→ Trecho apresentado:
• • •

2 | Suspiro
Encantamento
1. sensação de deslumbramento, admiração, grande prazer que se tem como reação a alguma boa qualidade do que se vê, ouve, percebe.
"o e. daquela cena não nos sai da memória"

Ando ponderando um pouco o processo de encantar-se com algo ou alguém, não tanto da maneira mais clichê ou fantasiosa, através de feitiços, poções e afins, mas em encantamento como uma de suas outras definições, essa de um deslumbre que parece nos suspender e transportar para outros lugares e ideias, passados e futuros, quase que nos transformando momentaneamente em outras pessoas, ou, pelo menos, fazendo-nos aspirar que isso aconteça.

• • •

→ Trechos da listagem:
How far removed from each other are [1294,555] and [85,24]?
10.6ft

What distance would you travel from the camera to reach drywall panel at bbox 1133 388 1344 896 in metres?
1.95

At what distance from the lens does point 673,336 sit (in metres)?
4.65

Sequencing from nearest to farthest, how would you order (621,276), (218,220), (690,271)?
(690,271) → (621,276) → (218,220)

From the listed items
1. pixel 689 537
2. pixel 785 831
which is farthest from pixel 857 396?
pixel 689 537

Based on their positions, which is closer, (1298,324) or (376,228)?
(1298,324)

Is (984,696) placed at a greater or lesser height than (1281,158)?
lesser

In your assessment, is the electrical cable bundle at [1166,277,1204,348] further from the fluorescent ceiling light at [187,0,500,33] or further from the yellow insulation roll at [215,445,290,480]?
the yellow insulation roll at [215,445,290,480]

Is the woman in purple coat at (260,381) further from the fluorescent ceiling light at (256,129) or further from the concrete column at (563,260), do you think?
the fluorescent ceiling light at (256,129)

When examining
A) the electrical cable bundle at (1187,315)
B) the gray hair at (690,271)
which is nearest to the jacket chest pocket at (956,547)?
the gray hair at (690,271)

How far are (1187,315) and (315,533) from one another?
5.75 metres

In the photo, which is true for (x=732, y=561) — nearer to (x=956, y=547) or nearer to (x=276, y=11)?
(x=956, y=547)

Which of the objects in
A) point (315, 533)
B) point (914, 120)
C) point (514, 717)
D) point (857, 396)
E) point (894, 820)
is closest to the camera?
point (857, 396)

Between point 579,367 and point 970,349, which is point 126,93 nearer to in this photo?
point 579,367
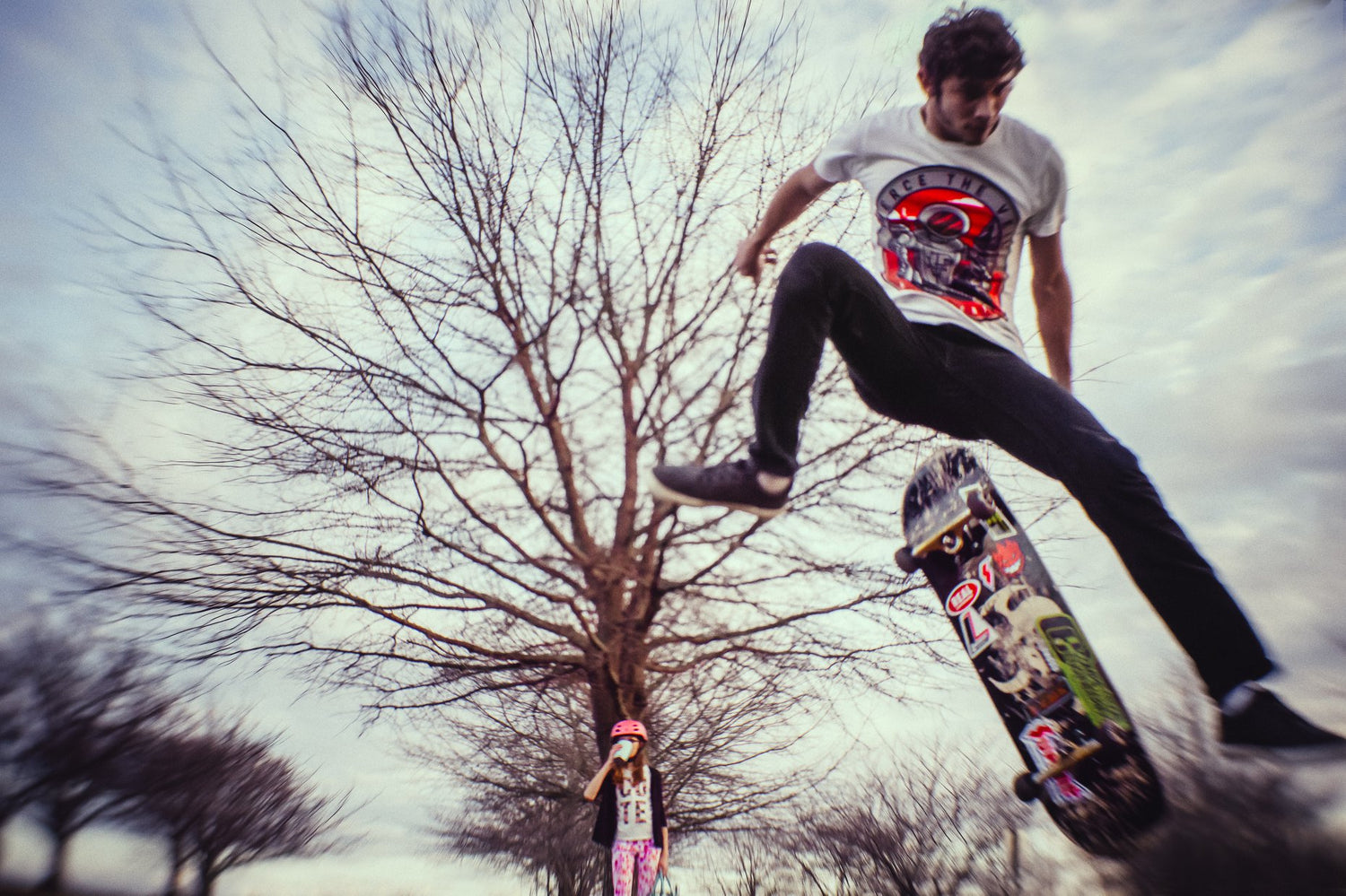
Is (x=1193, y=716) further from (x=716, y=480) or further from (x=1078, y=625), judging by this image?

• • •

→ Tarefa a realizar: Retome o texto sobre o encantamento logo após a última frase e prossiga com ele. A listagem foi extraída de uma fonte diferente da do texto sobre o encantamento.

→ Resultado:
Gosto de pensar o encanto como algo que se delonga, se desenvolve em outro tempo, talvez anterior a afetos mais nítidos. Mesmo que rápido para o relógio, para o calendário ou até mesmo para a consciência, um surgimento intimamente vagaroso, zeloso, similar aos momentos em que vamos sendo envolvidos por um relaxamento, de maneira que vai chegando devagar, dando sinais à distância até enfim se acomodar – e causar.
No texto “O delírio e os sonhos na Gradiva” (1907), inaugurando a psicanálise da literatura, Freud escreve sobre o romance de Wilhelm Jensen, Gradiva:
“(...) a história se passava em Pompeia e tratava de um jovem arqueólogo (Norbert Hanhold) que havia trocado o interesse na vida pela dedicação aos vestígios do passado clássico e agora, por uma via indireta bem peculiar, mas consistente, era transportado de volta para a vida.”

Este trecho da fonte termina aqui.